Orai channels – New insights, new ideas

Abstract

The basic mechanism of agonist-activated Ca2+ entry in non-excitable cells was first defined by Jim Putney some 25 years ago (Putney, 1986). This mechanism of ‘capacitative’, or store-operated, Ca2+ entry described how such entry was strictly a consequence of the depletion of intracellular Ca2+ stores, typically those formed by the endoplasmic reticulum (ER). During agonist action such depletion would normally result from the generation of InsP3, and the resulting release of ER Ca2+, but the essential dependence on store depletion per se was demonstrated by the fact that the same entry could be induced by any means that resulted in a corresponding decline in the concentration of free Ca2+ in the ER, including inhibition of SERCA pumps, or increasing Ca2+ buffer levels in the ER. Subsequently, a highly Ca2+-selective conductance representing such an entry pathway was identified, initially in mast cells and T lymphocytes, and its essential biophysical properties described and defined (Hoth & Penner, 1992; Zweifach & Lewis, 1993). This was the CRAC channel (Ca2+ release-activated Ca2+ channel). However, despite extensive analysis of the properties and behaviour of these channels, their molecular identity and the actual processes that link the depletion of intracellular Ca2+ stores with activation of the channels remained unknown for almost 15 years. All of this changed dramatically with a series of papers that appeared in 2005 and 2006. First, the protein STIM1 was identified as the molecule linking the detection of Ca2+ store depletion with the subsequent activation of the CRAC channels (Liou et al. 2005; Roos et al. 2005).

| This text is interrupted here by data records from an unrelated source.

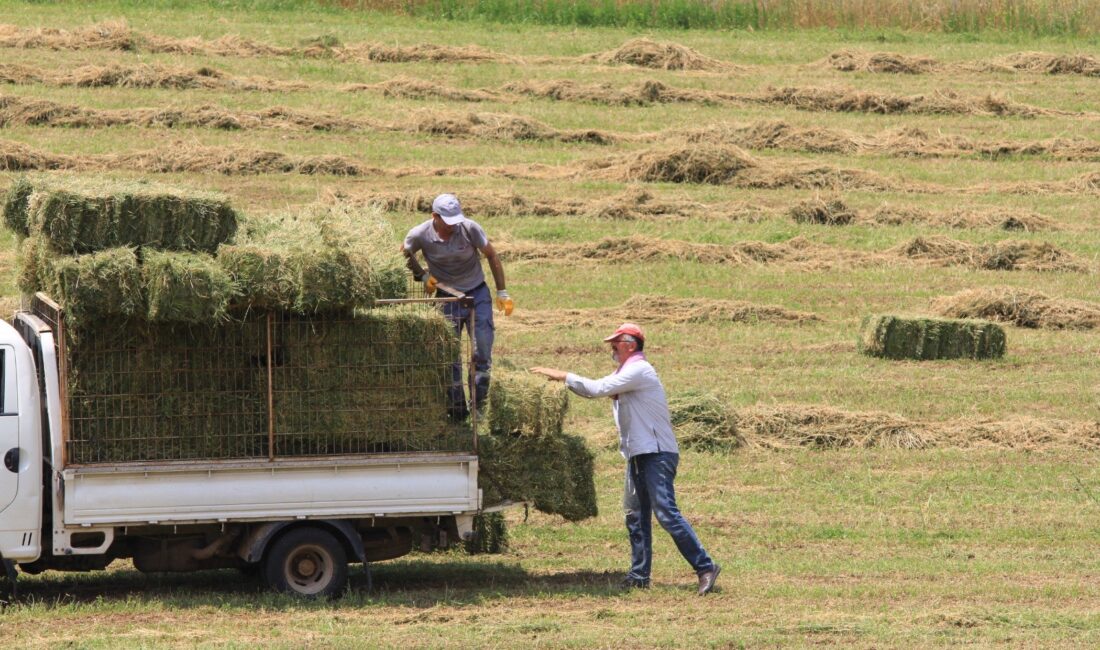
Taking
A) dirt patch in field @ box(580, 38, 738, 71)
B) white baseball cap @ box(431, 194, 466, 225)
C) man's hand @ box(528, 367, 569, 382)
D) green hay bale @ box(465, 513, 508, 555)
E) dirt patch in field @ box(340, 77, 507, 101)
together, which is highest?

Then, a year later, a novel family of proteins named Orai proteins were shown to form the channels themselves (Feske et al. 2006; Vig et al. 2006; Zhang et al. 2006). The resulting surge of new findings that resulted from this identification of the molecular basis of store-operated Ca2+ entry was nicely summarized in a symposium organized by Anant Parekh and sponsored by The Journal of Physiology, which was held at the 52nd Annual Biophysical Society meeting at Long Beach, California in 2008.